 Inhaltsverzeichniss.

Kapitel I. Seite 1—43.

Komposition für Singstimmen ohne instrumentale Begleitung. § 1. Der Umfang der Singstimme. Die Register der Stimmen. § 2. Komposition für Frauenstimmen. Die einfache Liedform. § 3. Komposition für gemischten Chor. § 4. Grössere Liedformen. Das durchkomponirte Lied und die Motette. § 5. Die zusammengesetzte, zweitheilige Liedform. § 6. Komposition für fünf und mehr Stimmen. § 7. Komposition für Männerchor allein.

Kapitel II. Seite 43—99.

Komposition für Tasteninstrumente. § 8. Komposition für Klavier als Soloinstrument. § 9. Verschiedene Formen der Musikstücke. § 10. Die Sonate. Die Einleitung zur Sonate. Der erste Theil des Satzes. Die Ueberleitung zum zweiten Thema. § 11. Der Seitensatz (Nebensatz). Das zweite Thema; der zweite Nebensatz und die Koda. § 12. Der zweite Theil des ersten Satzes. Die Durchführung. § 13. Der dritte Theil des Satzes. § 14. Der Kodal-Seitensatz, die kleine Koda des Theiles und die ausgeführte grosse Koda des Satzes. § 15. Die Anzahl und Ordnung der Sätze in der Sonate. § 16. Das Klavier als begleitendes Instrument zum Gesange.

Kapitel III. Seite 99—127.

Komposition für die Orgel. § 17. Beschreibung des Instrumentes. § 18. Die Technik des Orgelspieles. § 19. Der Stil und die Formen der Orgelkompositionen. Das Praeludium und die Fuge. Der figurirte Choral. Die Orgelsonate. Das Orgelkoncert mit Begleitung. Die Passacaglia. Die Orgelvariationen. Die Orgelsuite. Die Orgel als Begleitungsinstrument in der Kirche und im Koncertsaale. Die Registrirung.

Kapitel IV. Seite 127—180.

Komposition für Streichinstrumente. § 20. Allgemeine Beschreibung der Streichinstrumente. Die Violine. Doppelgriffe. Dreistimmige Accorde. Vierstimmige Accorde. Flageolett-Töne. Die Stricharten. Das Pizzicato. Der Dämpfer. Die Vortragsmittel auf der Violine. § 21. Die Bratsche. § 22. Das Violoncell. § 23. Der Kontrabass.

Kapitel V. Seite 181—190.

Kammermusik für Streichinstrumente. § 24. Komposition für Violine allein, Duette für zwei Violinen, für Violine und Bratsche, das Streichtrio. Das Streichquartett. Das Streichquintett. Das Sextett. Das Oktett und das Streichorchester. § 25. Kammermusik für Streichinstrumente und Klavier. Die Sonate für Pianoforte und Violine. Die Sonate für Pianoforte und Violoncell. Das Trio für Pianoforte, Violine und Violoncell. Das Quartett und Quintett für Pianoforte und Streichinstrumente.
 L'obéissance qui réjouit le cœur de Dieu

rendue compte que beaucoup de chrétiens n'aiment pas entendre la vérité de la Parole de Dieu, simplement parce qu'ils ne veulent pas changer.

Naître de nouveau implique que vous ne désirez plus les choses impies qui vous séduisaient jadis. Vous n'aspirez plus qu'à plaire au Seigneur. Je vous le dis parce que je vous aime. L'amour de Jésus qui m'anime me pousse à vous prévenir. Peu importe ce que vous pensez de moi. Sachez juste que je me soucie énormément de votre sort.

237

- **WORK TO BE COMPLETED**: The lines sought are those in the data above that include the string "Kapitel"; copy each one.

- **RESULT FOR THIS TASK**:
Kapitel I. Seite 1—43.
Kapitel II. Seite 43—99.
Kapitel III. Seite 99—127.
Kapitel IV. Seite 127—180.
Kapitel V. Seite 181—190.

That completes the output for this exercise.